STUDY TEXT
· · · · · · ·
I couldn’t believe it when a rock about the size of my hand flew past my face. I held out my arms, as did other academics, to try to stop these people from going towards the students
Inside the backpacks of many Turkish students, among the books and lecture notes, lie two items with a more unusual purpose: a scarf to hide the owner’s face from the police and a bottle of eye solution to wash away tear gas.
The occupation of Gezi Park, the leafy Istanbul square threatened with demolition, may have been crushed, but the student-led protests that grabbed headlines across the world this summer are not over.
“The protests will continue, but they won’t happen again the same way,” predicts Bilal, a third-year history student at Istanbul University, who is equipped for further confrontations with riot police.
Like thousands of others, he is proud to have taken part in the 18-day anti-government demonstration, broken up in June by police using tear gas and water cannon.
“Each barricade in Gezi had its own name and ours was called ‘Paris to Istanbul’,” he says, evoking as inspiration the 1968 protests that rocked French society.
What began as an occupation of the park in protest at plans to build a shopping centre on one of the city’s few green spaces grew into the biggest protest against the Turkish state for more than a decade. Thousands of protesters were injured and a report by Amnesty International accused authorities of a “string of human rights violations”, including beatings and the use of live ammunition.
· · · · · · ·
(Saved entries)
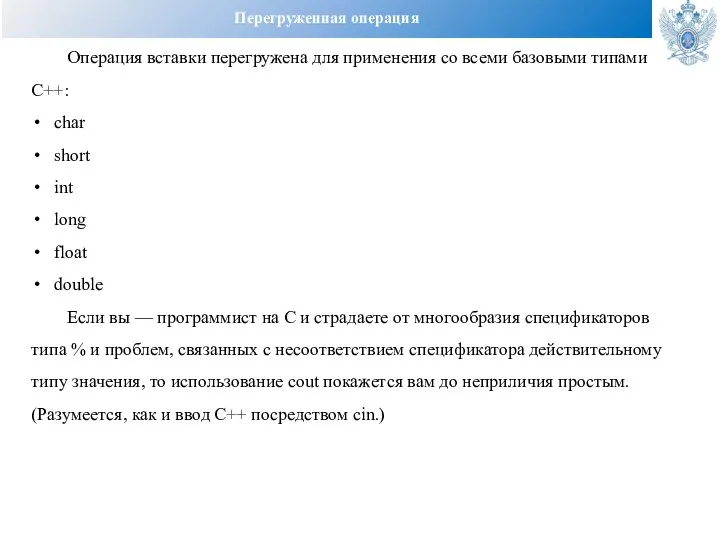 Перегруженная операция

Операция вставки перегружена для применения со всеми базовыми типами C++:

• char
• short
• int
• long
• float
• double

Если вы — программист на C и страдаете от многообразия спецификаторов типа % и проблем, связанных с несоответствием спецификатора действительному типу значения, то использование cout покажется вам до неприличия простым. (Разумеется, как и ввод C++ посредством cin.)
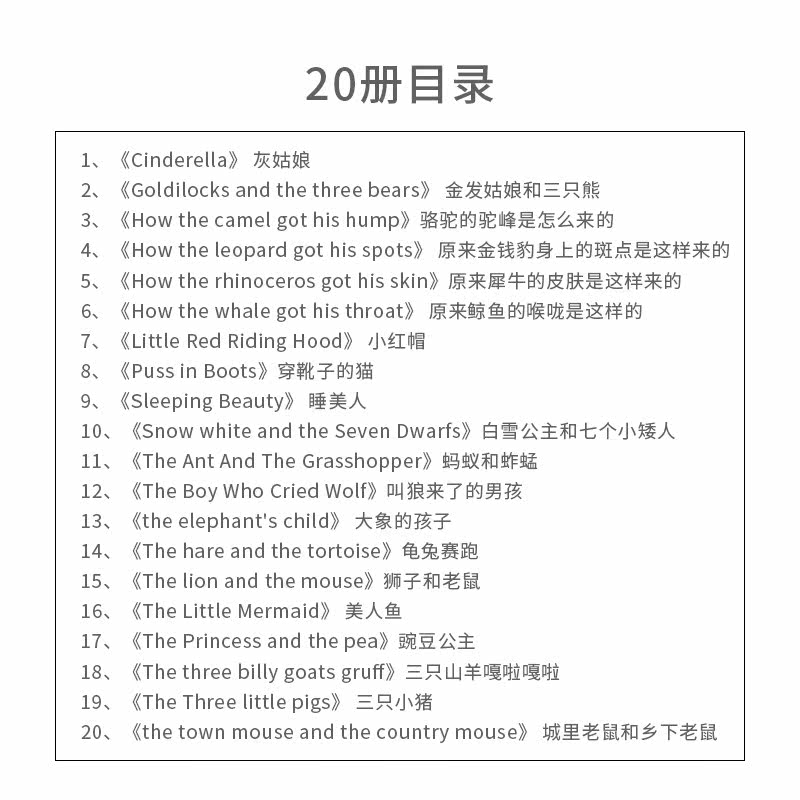 20册目录

1、《Cinderella》 灰姑娘
2、《Goldilocks and the three bears》 金发姑娘和三只熊
3、《How the camel got his hump》骆驼的驼峰是怎么来的
4、《How the leopard got his spots》 原来金钱豹身上的斑点是这样来的
5、《How the rhinoceros got his skin》原来犀牛的皮肤是这样来的
6、《How the whale got his throat》 原来鲸鱼的喉咙是这样的
7、《Little Red Riding Hood》 小红帽
8、《Puss in Boots》穿靴子的猫
9、《Sleeping Beauty》 睡美人
10、《Snow white and the Seven Dwarfs》白雪公主和七个小矮人
11、《The Ant And The Grasshopper》蚂蚁和蚱蜢
12、《The Boy Who Cried Wolf》叫狼来了的男孩
13、《the elephant's child》 大象的孩子
14、《The hare and the tortoise》龟兔赛跑
15、《The lion and the mouse》狮子和老鼠
16、《The Little Mermaid》 美人鱼
17、《The Princess and the pea》豌豆公主
18、《The three billy goats gruff》三只山羊嘎啦嘎啦
19、《The Three little pigs》 三只小猪
20、《the town mouse and the country mouse》 城里老鼠和乡下老鼠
· · · · · · ·
WORK TASK A
Answer these questions using the Gezi Park text:
(i) What two items do many Turkish students carry in their backpacks?
(ii) How many days did the anti-government demonstration last?
(iii) What name did Bilal's barricade have?
WORK TASK B
Edit the part of the Gezi Park text that opens with the words "I couldn’t believe" and closes with "with riot police.", rewriting it with "backpacks" replaced by "rucksacks".
The data are separate material and are not part of the Gezi Park text.

ANSWER SECTION A
(i) A scarf to hide the owner's face from the police and a bottle of eye solution to wash away tear gas.
(ii) 18 days.
(iii) "Paris to Istanbul."

ANSWER SECTION B
I couldn’t believe it when a rock about the size of my hand flew past my face. I held out my arms, as did other academics, to try to stop these people from going towards the students
Inside the rucksacks of many Turkish students, among the books and lecture notes, lie two items with a more unusual purpose: a scarf to hide the owner’s face from the police and a bottle of eye solution to wash away tear gas.
The occupation of Gezi Park, the leafy Istanbul square threatened with demolition, may have been crushed, but the student-led protests that grabbed headlines across the world this summer are not over.
“The protests will continue, but they won’t happen again the same way,” predicts Bilal, a third-year history student at Istanbul University, who is equipped for further confrontations with riot police.